How do I convert all of the URLs listed below into the same string as the first URL listed? Is there a way to do this safely, to account for other variations I might have not listed below?
https://website.com/coolpage/938921/
https://www.website.com/coolpage/938921/
http://website.com/coolpage/938921/
https://website.com/coolpage/938921/
https://website.com/coolpage/938921/?awesome=1
https://website.com/coolpage/938921?awesome=1
https:///website.com//coolpage//938921//
Upvotes: 0
Views: 129
Reputation: 7475
Use the standard Node.js url
module.
Solution:
require('url');
function getBaseUrl(url){
const u = new URL(url);
const result =`${u.host}${u.pathname}`
.split('//').join('/')
.replace('www.', '');
// cut off the trailing '/' character from the result
if (result.length && result[result.length - 1] === '/')

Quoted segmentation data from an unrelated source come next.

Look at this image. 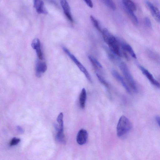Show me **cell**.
<instances>
[{
	"label": "cell",
	"mask_w": 160,
	"mask_h": 160,
	"mask_svg": "<svg viewBox=\"0 0 160 160\" xmlns=\"http://www.w3.org/2000/svg\"><path fill=\"white\" fill-rule=\"evenodd\" d=\"M132 128L131 123L129 119L124 115L119 119L117 127V133L118 137H121L128 133Z\"/></svg>",
	"instance_id": "6da1fadb"
},
{
	"label": "cell",
	"mask_w": 160,
	"mask_h": 160,
	"mask_svg": "<svg viewBox=\"0 0 160 160\" xmlns=\"http://www.w3.org/2000/svg\"><path fill=\"white\" fill-rule=\"evenodd\" d=\"M119 68L126 80L135 92L137 91L136 83L132 75L129 70L125 63L121 62L119 65Z\"/></svg>",
	"instance_id": "7a4b0ae2"
},
{
	"label": "cell",
	"mask_w": 160,
	"mask_h": 160,
	"mask_svg": "<svg viewBox=\"0 0 160 160\" xmlns=\"http://www.w3.org/2000/svg\"><path fill=\"white\" fill-rule=\"evenodd\" d=\"M138 67L143 74L152 84L157 88H160V83L154 78L152 74L143 66L139 65Z\"/></svg>",
	"instance_id": "3957f363"
},
{
	"label": "cell",
	"mask_w": 160,
	"mask_h": 160,
	"mask_svg": "<svg viewBox=\"0 0 160 160\" xmlns=\"http://www.w3.org/2000/svg\"><path fill=\"white\" fill-rule=\"evenodd\" d=\"M38 59L35 63L36 75L38 78L41 77L42 74L47 69V66L44 62Z\"/></svg>",
	"instance_id": "277c9868"
},
{
	"label": "cell",
	"mask_w": 160,
	"mask_h": 160,
	"mask_svg": "<svg viewBox=\"0 0 160 160\" xmlns=\"http://www.w3.org/2000/svg\"><path fill=\"white\" fill-rule=\"evenodd\" d=\"M146 3L154 18L160 23V11L149 1H146Z\"/></svg>",
	"instance_id": "5b68a950"
},
{
	"label": "cell",
	"mask_w": 160,
	"mask_h": 160,
	"mask_svg": "<svg viewBox=\"0 0 160 160\" xmlns=\"http://www.w3.org/2000/svg\"><path fill=\"white\" fill-rule=\"evenodd\" d=\"M88 133L85 129H81L78 132L76 140L78 143L80 145L85 144L88 138Z\"/></svg>",
	"instance_id": "8992f818"
},
{
	"label": "cell",
	"mask_w": 160,
	"mask_h": 160,
	"mask_svg": "<svg viewBox=\"0 0 160 160\" xmlns=\"http://www.w3.org/2000/svg\"><path fill=\"white\" fill-rule=\"evenodd\" d=\"M60 4L65 16L70 21L72 22L73 20L71 13L70 7L68 2L65 0H62L60 1Z\"/></svg>",
	"instance_id": "52a82bcc"
},
{
	"label": "cell",
	"mask_w": 160,
	"mask_h": 160,
	"mask_svg": "<svg viewBox=\"0 0 160 160\" xmlns=\"http://www.w3.org/2000/svg\"><path fill=\"white\" fill-rule=\"evenodd\" d=\"M32 48L35 50L39 60L43 59V56L41 49L40 43L39 40L38 38L34 39L31 43Z\"/></svg>",
	"instance_id": "ba28073f"
},
{
	"label": "cell",
	"mask_w": 160,
	"mask_h": 160,
	"mask_svg": "<svg viewBox=\"0 0 160 160\" xmlns=\"http://www.w3.org/2000/svg\"><path fill=\"white\" fill-rule=\"evenodd\" d=\"M117 39L120 46L121 47L122 49L124 51L128 52L133 58H136V55L130 45L118 38H117Z\"/></svg>",
	"instance_id": "9c48e42d"
},
{
	"label": "cell",
	"mask_w": 160,
	"mask_h": 160,
	"mask_svg": "<svg viewBox=\"0 0 160 160\" xmlns=\"http://www.w3.org/2000/svg\"><path fill=\"white\" fill-rule=\"evenodd\" d=\"M112 73L114 78L119 81L122 85L126 90L128 93H130L131 91L128 86L126 83L123 78L116 70H113Z\"/></svg>",
	"instance_id": "30bf717a"
},
{
	"label": "cell",
	"mask_w": 160,
	"mask_h": 160,
	"mask_svg": "<svg viewBox=\"0 0 160 160\" xmlns=\"http://www.w3.org/2000/svg\"><path fill=\"white\" fill-rule=\"evenodd\" d=\"M34 7L37 12L39 13L47 14L48 12L46 9L44 2L42 0H35L33 1Z\"/></svg>",
	"instance_id": "8fae6325"
},
{
	"label": "cell",
	"mask_w": 160,
	"mask_h": 160,
	"mask_svg": "<svg viewBox=\"0 0 160 160\" xmlns=\"http://www.w3.org/2000/svg\"><path fill=\"white\" fill-rule=\"evenodd\" d=\"M102 34L105 42L108 45L116 40V38L113 36L106 28L103 29Z\"/></svg>",
	"instance_id": "7c38bea8"
},
{
	"label": "cell",
	"mask_w": 160,
	"mask_h": 160,
	"mask_svg": "<svg viewBox=\"0 0 160 160\" xmlns=\"http://www.w3.org/2000/svg\"><path fill=\"white\" fill-rule=\"evenodd\" d=\"M108 45L111 52L115 55L120 57L121 50L117 38H116V41L111 43Z\"/></svg>",
	"instance_id": "4fadbf2b"
},
{
	"label": "cell",
	"mask_w": 160,
	"mask_h": 160,
	"mask_svg": "<svg viewBox=\"0 0 160 160\" xmlns=\"http://www.w3.org/2000/svg\"><path fill=\"white\" fill-rule=\"evenodd\" d=\"M87 98V92L84 88H83L80 93L79 96V104L80 108L84 109L85 106V104Z\"/></svg>",
	"instance_id": "5bb4252c"
},
{
	"label": "cell",
	"mask_w": 160,
	"mask_h": 160,
	"mask_svg": "<svg viewBox=\"0 0 160 160\" xmlns=\"http://www.w3.org/2000/svg\"><path fill=\"white\" fill-rule=\"evenodd\" d=\"M123 8L125 12L129 17L133 23L135 25H138V19L133 13V12L129 10L124 6Z\"/></svg>",
	"instance_id": "9a60e30c"
},
{
	"label": "cell",
	"mask_w": 160,
	"mask_h": 160,
	"mask_svg": "<svg viewBox=\"0 0 160 160\" xmlns=\"http://www.w3.org/2000/svg\"><path fill=\"white\" fill-rule=\"evenodd\" d=\"M123 6L133 12L136 9V7L134 3L130 0H124L122 1Z\"/></svg>",
	"instance_id": "2e32d148"
},
{
	"label": "cell",
	"mask_w": 160,
	"mask_h": 160,
	"mask_svg": "<svg viewBox=\"0 0 160 160\" xmlns=\"http://www.w3.org/2000/svg\"><path fill=\"white\" fill-rule=\"evenodd\" d=\"M77 65L80 70L84 74L88 80L90 82H92V80L91 77L88 71L84 67L80 62Z\"/></svg>",
	"instance_id": "e0dca14e"
},
{
	"label": "cell",
	"mask_w": 160,
	"mask_h": 160,
	"mask_svg": "<svg viewBox=\"0 0 160 160\" xmlns=\"http://www.w3.org/2000/svg\"><path fill=\"white\" fill-rule=\"evenodd\" d=\"M88 59L91 62L92 64L96 68H101L102 66L99 62L93 57L89 55L88 56Z\"/></svg>",
	"instance_id": "ac0fdd59"
},
{
	"label": "cell",
	"mask_w": 160,
	"mask_h": 160,
	"mask_svg": "<svg viewBox=\"0 0 160 160\" xmlns=\"http://www.w3.org/2000/svg\"><path fill=\"white\" fill-rule=\"evenodd\" d=\"M98 80L100 83L106 88L109 93H110V87L108 82L101 75L98 73L96 74Z\"/></svg>",
	"instance_id": "d6986e66"
},
{
	"label": "cell",
	"mask_w": 160,
	"mask_h": 160,
	"mask_svg": "<svg viewBox=\"0 0 160 160\" xmlns=\"http://www.w3.org/2000/svg\"><path fill=\"white\" fill-rule=\"evenodd\" d=\"M62 48L63 51L68 55L72 60L75 63L76 65H77L80 62L65 47H62Z\"/></svg>",
	"instance_id": "ffe728a7"
},
{
	"label": "cell",
	"mask_w": 160,
	"mask_h": 160,
	"mask_svg": "<svg viewBox=\"0 0 160 160\" xmlns=\"http://www.w3.org/2000/svg\"><path fill=\"white\" fill-rule=\"evenodd\" d=\"M103 2L107 7L112 9L115 10L116 8V6L114 2L112 0H103L102 1Z\"/></svg>",
	"instance_id": "44dd1931"
},
{
	"label": "cell",
	"mask_w": 160,
	"mask_h": 160,
	"mask_svg": "<svg viewBox=\"0 0 160 160\" xmlns=\"http://www.w3.org/2000/svg\"><path fill=\"white\" fill-rule=\"evenodd\" d=\"M90 19L94 27L99 32H101V30L98 21L92 15L90 16Z\"/></svg>",
	"instance_id": "7402d4cb"
},
{
	"label": "cell",
	"mask_w": 160,
	"mask_h": 160,
	"mask_svg": "<svg viewBox=\"0 0 160 160\" xmlns=\"http://www.w3.org/2000/svg\"><path fill=\"white\" fill-rule=\"evenodd\" d=\"M20 141L19 138L14 137L12 138L10 143V145L11 146L15 145L18 144Z\"/></svg>",
	"instance_id": "603a6c76"
},
{
	"label": "cell",
	"mask_w": 160,
	"mask_h": 160,
	"mask_svg": "<svg viewBox=\"0 0 160 160\" xmlns=\"http://www.w3.org/2000/svg\"><path fill=\"white\" fill-rule=\"evenodd\" d=\"M145 25L148 28H151L152 24L150 19L148 17H146L144 19Z\"/></svg>",
	"instance_id": "cb8c5ba5"
},
{
	"label": "cell",
	"mask_w": 160,
	"mask_h": 160,
	"mask_svg": "<svg viewBox=\"0 0 160 160\" xmlns=\"http://www.w3.org/2000/svg\"><path fill=\"white\" fill-rule=\"evenodd\" d=\"M84 1L88 7L90 8H92L93 7V4L92 1L90 0H84Z\"/></svg>",
	"instance_id": "d4e9b609"
},
{
	"label": "cell",
	"mask_w": 160,
	"mask_h": 160,
	"mask_svg": "<svg viewBox=\"0 0 160 160\" xmlns=\"http://www.w3.org/2000/svg\"><path fill=\"white\" fill-rule=\"evenodd\" d=\"M155 118L158 125L160 127V116L157 115L155 117Z\"/></svg>",
	"instance_id": "484cf974"
},
{
	"label": "cell",
	"mask_w": 160,
	"mask_h": 160,
	"mask_svg": "<svg viewBox=\"0 0 160 160\" xmlns=\"http://www.w3.org/2000/svg\"><path fill=\"white\" fill-rule=\"evenodd\" d=\"M17 129L20 133H22L23 132V130L22 128L19 126L17 127Z\"/></svg>",
	"instance_id": "4316f807"
}]
</instances>
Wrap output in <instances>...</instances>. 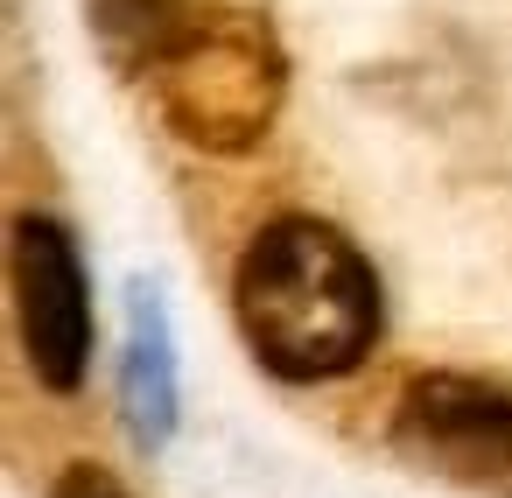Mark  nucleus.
<instances>
[{
	"instance_id": "4",
	"label": "nucleus",
	"mask_w": 512,
	"mask_h": 498,
	"mask_svg": "<svg viewBox=\"0 0 512 498\" xmlns=\"http://www.w3.org/2000/svg\"><path fill=\"white\" fill-rule=\"evenodd\" d=\"M393 449L449 484L512 498V393L463 372H421L400 393Z\"/></svg>"
},
{
	"instance_id": "7",
	"label": "nucleus",
	"mask_w": 512,
	"mask_h": 498,
	"mask_svg": "<svg viewBox=\"0 0 512 498\" xmlns=\"http://www.w3.org/2000/svg\"><path fill=\"white\" fill-rule=\"evenodd\" d=\"M57 498H127V484L113 470H99V463H71L57 477Z\"/></svg>"
},
{
	"instance_id": "1",
	"label": "nucleus",
	"mask_w": 512,
	"mask_h": 498,
	"mask_svg": "<svg viewBox=\"0 0 512 498\" xmlns=\"http://www.w3.org/2000/svg\"><path fill=\"white\" fill-rule=\"evenodd\" d=\"M232 316L260 372L288 386L344 379L379 344V274L337 225L288 211L239 253Z\"/></svg>"
},
{
	"instance_id": "5",
	"label": "nucleus",
	"mask_w": 512,
	"mask_h": 498,
	"mask_svg": "<svg viewBox=\"0 0 512 498\" xmlns=\"http://www.w3.org/2000/svg\"><path fill=\"white\" fill-rule=\"evenodd\" d=\"M120 400L141 442H169L176 428V351L169 323L148 288H134V323H127V358H120Z\"/></svg>"
},
{
	"instance_id": "6",
	"label": "nucleus",
	"mask_w": 512,
	"mask_h": 498,
	"mask_svg": "<svg viewBox=\"0 0 512 498\" xmlns=\"http://www.w3.org/2000/svg\"><path fill=\"white\" fill-rule=\"evenodd\" d=\"M92 8V36L99 50L120 64V71H141V64H162L169 43L183 36V0H85Z\"/></svg>"
},
{
	"instance_id": "3",
	"label": "nucleus",
	"mask_w": 512,
	"mask_h": 498,
	"mask_svg": "<svg viewBox=\"0 0 512 498\" xmlns=\"http://www.w3.org/2000/svg\"><path fill=\"white\" fill-rule=\"evenodd\" d=\"M8 288H15V330L50 393H78L92 365V288L78 239L50 211H22L8 239Z\"/></svg>"
},
{
	"instance_id": "2",
	"label": "nucleus",
	"mask_w": 512,
	"mask_h": 498,
	"mask_svg": "<svg viewBox=\"0 0 512 498\" xmlns=\"http://www.w3.org/2000/svg\"><path fill=\"white\" fill-rule=\"evenodd\" d=\"M169 127L204 155H246L267 141L288 99V57L267 15L253 8H204L183 22L169 57L155 64Z\"/></svg>"
}]
</instances>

return result.substring(0, result.length - 1)
return result;
}
Test:
const urls = [
"https://website.com/coolpage/938921/",
"https://www.website.com/coolpage/938921/",
"http://website.com/coolpage/938921/",
"https://website.com/coolpage/938921/",
"https://website.com/coolpage/938921/?awesome=1",
"https://website.com/coolpage/938921?awesome=1",
"https:///website.com//coolpage//938921//"
];
for (let i = 0; i < urls.length; i++) {
const u = getBaseUrl(urls[i]);
console.log(`${i}: ${u}`);
}
Console output:
0: website.com/coolpage/938921 1: website.com/coolpage/938921 2: website.com/coolpage/938921 3: website.com/coolpage/938921 4: website.com/coolpage/938921 5: website.com/coolpage/938921 6: website.com/coolpage/938921
Upvotes: 2
Reputation: 1
You can use String.prototype.replace
with RegExp
\/+
to match one or more forward slash characters /
replaced with single /
and String.prototype.match()
with RegExp
/[a-z0-9]+\.[a-z0-9]+(?=\/+)\/[a-z0-9]+(?=\/+)\/[a-z0-9]+/ig
to match hostname and pathname of URL.
let urls = ["https://website.com/coolpage/938921/", "https://www.website.com/coolpage/938921/", "http://website.com/coolpage/938921/", "https://website.com/coolpage/938921/", "https://website.com/coolpage/938921/?awesome=1", "https://website.com/coolpage/938921?awesome=1", "https:///website.com//coolpage//938921//"];
let _URL = "website.com/coolpage/938921";
let replaceForwardSlashes = /\/+/g;
let matchHostAndPathNames = /[a-z0-9]+\.[a-z0-9]+(?=\/+)\/[a-z0-9]+(?=\/+)\/[a-z0-9]+/ig;
let matchedURLS = urls.map(url => url.replace(replaceForwardSlashes,'/').match(matchHostAndPathNames));
console.log(matchedURLS, new Set(...matchedURLS).size === 1, matchedURLS.every(u => u == _URL));
Upvotes: 0
Reputation: 1937
Here you have the function to achieve what you want:
function convertURL(url) {
var urlParts = url.split('/')
var finalURL = ''
urlParts.forEach((p, i) => {
if(finalURL.length == 0){
if(p.includes('.com')){
finalURL += p
}
}
else if (p.length > 0 && i < urlParts.length - 1){
finalURL += '/' + p
}
})
return finalURL
}
var url = convertURL('https://website.com/coolpage/938921/?awesome=1')
console.log(url)
Upvotes: 0